L'ex-présentateur de Fox News est impliqué dans au moins six affaires de harcèlement. [Slaven Vlasic / GETTY IMAGES NORTH AMERICA / AFP]

Pour la toute première fois ce mercredi 4 avril, un juge fédéral a ordonné la divulgation d'accords à l'amiable qui détaillent la manière dont Bill O'Reilly, ex-présentateur vedette de Fox News, a acheté le silence de plusieurs de ses victimes de harcèlement sexuel. 

Il y a un peu plus d'un an, le New York Times  révélait que le célèbre journaliste était impliqué dans au moins six affaires de harcèlement, et qu'il avait déboursé 45 millions de dollars pour qu'elles ne soient pas ébruitées.

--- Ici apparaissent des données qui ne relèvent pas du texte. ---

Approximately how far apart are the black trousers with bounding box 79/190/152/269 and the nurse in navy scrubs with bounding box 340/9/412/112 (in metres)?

Les documents diffusés cette semaine par un magistrat new-yorkais montrent que deux de ces victimes avaient été contraintes de remettre l'ensemble des preuves de harcèlement, dont des enregistrements sonores et des notes, à Bill O'Reilly. Si elles venaient à violer les termes des accords conclus, qui se voulaient strictement confidentiels, elle auraient été forcées de restituer la somme qui leur avait été attribuée, en y ajoutant des frais de justice supplémentaires. 

Preuves détruites et avocats déloyaux

La première victime mentionnée dans ces documents est Andrea Mackris, l'ancienne productrice de l'émission de Bill O'Reilly sur Fox News. Elle l'avait poursuivi en justice pour harcèlement sexuel en 2004. On apprend, dans les dossiers divulgués, que certaines de ses preuves ont été détruites et que ses avocats s'étaient ralliés à l'accusé en plein milieu de la procédure. 

Elle avait touché 9 millions de dollars pour mettre fin aux poursuites. Une clause prévoyait également que si d'autres preuves venaient à être rendues publiques, Andrea Mackris avait pour obligation de prétendre qu'elles étaient «fausses et falsifiées». 

L'autre victime, l'ex-présentatrice de Fox News Rebecca Gomez Diamond, avait quant à elle reçu la somme de 3,25 millions de dollars. 

Des manigances pour «protéger ses enfants»

En réponse à ces révélations, Fredric S. Newman, l'un des avocats de Bill O'Reilly, a expliqué dans un communiqué que l'ancien présentateur cherchait de cette manière à protéger ses enfants, assurant que les accords avaient été «pleinement négociés avec les plaignantes qui avait bien été conseillées par des avocats expérimentés». 

Il a ajouté que, «les dispositions de l'accord étant désormais violées», son client Bill O'Reilly «agira par tous les moyens juridiques pour les renforcer».